**Goal A**: In the coin-tube lookup table code, why is the table entry for the 1-cent coin set equal to the number of cents?
**Goal B**: Take the coin-tube lookup table code further from its last line, finishing the CalculateTable method.

**Text shown**:
A lookup table is a good method.

int[] Coins = new[] { 100, 50, 25, 10, 5, 1 };
int[,] Table = new int[6,6400];

/// Calculate the number of coins of each type that minimizes the number of
/// tubes used.
int[] Tubes(int cents)
{
    int[] counts = new int[Coins.Length];
    if (cents >= 6400)
    {
        counts[0] += (cents / 6400) * 64; // number of coins in filled $1-tubes
        cents %= 6400;
    }
    for (int i = 0; i < Coins.Length; i++)
    {
        int count = Table[i, cents]; // N coins in (N + 63) / 64 tubes
        counts[i] += count;
        cents -= count * Coins[i];
    }
    return cents;
}

To calculate the table, you could use this:

void CalculateTable()
{
    for (int i = Coins.Length-1; i >= 0; i--)
    {
        int coin = Coins[i];
        for (int cents = 0; cents < 6400; cents++)
        {
            if (i == Coins.Length-1)
            {
                // The 1 cent coin can't be divided further
                Table[i,cents] = cents;
            }
            else
            {
                // Find the count that minimizes the number of tubes.

**Records provided**:
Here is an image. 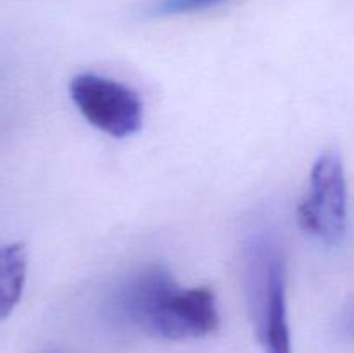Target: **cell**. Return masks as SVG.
I'll return each mask as SVG.
<instances>
[{"label": "cell", "mask_w": 354, "mask_h": 353, "mask_svg": "<svg viewBox=\"0 0 354 353\" xmlns=\"http://www.w3.org/2000/svg\"><path fill=\"white\" fill-rule=\"evenodd\" d=\"M248 293L256 338L265 353H292L286 305V263L270 239L249 248Z\"/></svg>", "instance_id": "cell-2"}, {"label": "cell", "mask_w": 354, "mask_h": 353, "mask_svg": "<svg viewBox=\"0 0 354 353\" xmlns=\"http://www.w3.org/2000/svg\"><path fill=\"white\" fill-rule=\"evenodd\" d=\"M297 224L325 244H339L348 228V183L341 154L322 152L311 168L310 196L297 206Z\"/></svg>", "instance_id": "cell-3"}, {"label": "cell", "mask_w": 354, "mask_h": 353, "mask_svg": "<svg viewBox=\"0 0 354 353\" xmlns=\"http://www.w3.org/2000/svg\"><path fill=\"white\" fill-rule=\"evenodd\" d=\"M230 0H156L149 12L152 16H182L214 9Z\"/></svg>", "instance_id": "cell-6"}, {"label": "cell", "mask_w": 354, "mask_h": 353, "mask_svg": "<svg viewBox=\"0 0 354 353\" xmlns=\"http://www.w3.org/2000/svg\"><path fill=\"white\" fill-rule=\"evenodd\" d=\"M124 294L128 315L154 338L168 341L206 338L220 327L211 287L182 289L161 265L138 273Z\"/></svg>", "instance_id": "cell-1"}, {"label": "cell", "mask_w": 354, "mask_h": 353, "mask_svg": "<svg viewBox=\"0 0 354 353\" xmlns=\"http://www.w3.org/2000/svg\"><path fill=\"white\" fill-rule=\"evenodd\" d=\"M28 251L21 242L0 246V320L9 317L23 294Z\"/></svg>", "instance_id": "cell-5"}, {"label": "cell", "mask_w": 354, "mask_h": 353, "mask_svg": "<svg viewBox=\"0 0 354 353\" xmlns=\"http://www.w3.org/2000/svg\"><path fill=\"white\" fill-rule=\"evenodd\" d=\"M69 93L90 125L116 138L140 132L144 104L135 90L111 78L82 73L69 83Z\"/></svg>", "instance_id": "cell-4"}]
</instances>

**Exercise answer A**: The 1-cent coin can't be divided further, so any amount left over at that point has to be paid entirely in 1-cent coins. The count of those coins is therefore the amount in cents itself.

**Exercise answer B**:
                int n = cents / coin;
                int bestTubes = -1;
                int bestCount = 0;
                for (int count = cents / coin; count >= 0; count--)
                {
                    int cents1 = cents - count * coin;
                    int tubes = (count + 63) / 64;
                    // Use the algorithm from Tubes() above, to optimize the
                    // lesser coins.
                    for (int j = i+1; j < Coins.Length; j++)
                    {
                        int count1 = Table[j, cents1];
                        cents1 -= count1 * Coins[j];
                        tubes += (count1 + 63) / 64;
                    }
                    if (bestTubes == -1 || tubes < bestTubes)
                    {
                        bestTubes = tubes;
                        bestCount = count;
                    }
                }
                // Store the result
                Table[i,cents] = bestCount;
            }
        }
    }
}

CalculateTable runs in a few milliseconds, so you don't have to store it to disk.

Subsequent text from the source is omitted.